Pada dasarnya penyebab utama kemiskinan di Indonesia dari aspek sosial dan keruanganan adalah: (1) pengaruh faktor pendidikan yang rendah; (2) ketimpangan kepemilikan lahan dan modal pertanian; (3) ketidakmerataan investasi di sektor industri dan pertanian; (4) alokasi anggaran kredit yang terbatas; (5) terbatasnya kemampuan dalam pengelolaan sumberdaya alam; (6) arus urbanisasi tinggi (mendorong orang desa ke kota); (7) pengelolahan ekonomi yang masih menggunakan cara tradisional; (8) rendahnya produktifitas dan pertumbuhan modal; (9) tata pemerintahan yang buruk (bad governance) yang umumnya masih berkembang di kalangan masyarakat desa; (11) tidak ada jaminan sosial untuk bertahan hidup dan untuk menjaga kelangsungan hidup masyarakat; dan (12) rendahnya jaminan kesehatan.
Dalam pendekatan-pendekatan geografis, dapat menggunakan pendekatan ekologi (ekosistem) dalam penanggulangan kemiskinan. Sebenarnya kemiskinann dalam suatu wilayah dapat diletakkan berdasarkan klasifikasi tipe ekologi (Bintarto, Surastopo; 1983:19 ). Di Indonesia, hasil pemetaan tersebut menunjukkan bahwa masyarakat perkotaan dengan aktivitas utama industri dan jasa memiliki skor indeks kemiskinan yang lebih baik dibandingkan dengan tipe masyarakat agro ekosistem lainnya justru memiliki alternatif sumber ekonomi berkenaan dengan potensi sumberdaya alamnya. Padahal kebutuhan hidup masyarakat kota di datangkan dari desa dan daerah sekitarnya. Kenyataannya di Indonesia menunjukkan bahwa potensi agro ekosistem belum dikembangkan secara optimal bagi penanggulangan kemiskinan. Justru masyarakat di perkotaan yang banyak menerima interverensi program-program pembangunan melalui program pembangunan kota seperti infrastruktur prasarana ekonomi dan sosial budaya, banyak menghasilkan reduksi kemiskinan.
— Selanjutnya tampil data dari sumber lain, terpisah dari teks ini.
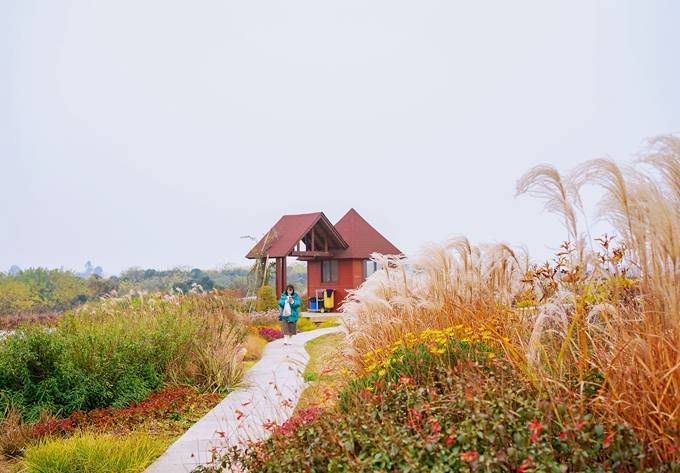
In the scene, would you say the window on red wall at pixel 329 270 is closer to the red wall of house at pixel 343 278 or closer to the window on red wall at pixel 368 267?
the red wall of house at pixel 343 278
Kemiskinan pada dasarnya banyak dihubungkan dengan:
Penyebab individual atau patologis yang melihat kemiskinan sebagai akibat dari prilaku, pilihan atau dari si miskin;
Penyebab keluarga yang menghubungkan kemiskinan dengan pendidikan keluarga;
Penyebab sub budaya (sub cultural) yang menghubungkan kemiskinan dengan kehidupan sehari-hari, dipelajari atau dijalankan dalam lingkungan sekitar;
Penyebab agensi, yang melihat kemiskinan sebagai akibat dari aksi orang lain termasuk perang, pemerintah dan ekonomi;
Penyebab stuktural, yang memberikan alasan bahwa kemiskinan merupakan hasil dari struktur sosial

Strategi penanggulangan kemiskinan menurut prespektif pekerjaan sosial adalah potensi pertolongan kemanusiaan yang fokus utamanya untuk membantu orang agar dapat membantu dirinya sendiri. Konsep kebarfungsian sosial pada intinya menunjukkan pada kapasitas (capabilities) individu, keluarga atau masyarakat dalam menjalankan peran-peran sosial di lingkungannya. Konsepsi ini mengedepankan nilal bahwa klien adalah subyek pembangunan, bahwa klien memiliki kapabilitas dan potensi yang dapat dikembangkan dalam proses pertolongan, bahwa klien memiliki atau dapat menjangkau, memanfaatkan, dan memobilitasi asset dan sumber-sumber yang ada di sekitar dirinya.

Tanggapan utama terhadap kemiskinan dari kajian aspek sosial keruangan adalah bantuan kemiskinan atau membantu secara langsung kepada orang miskin ini telah menjadikan pendekatan dari masyarakat eropa sejak zaman pertengahan.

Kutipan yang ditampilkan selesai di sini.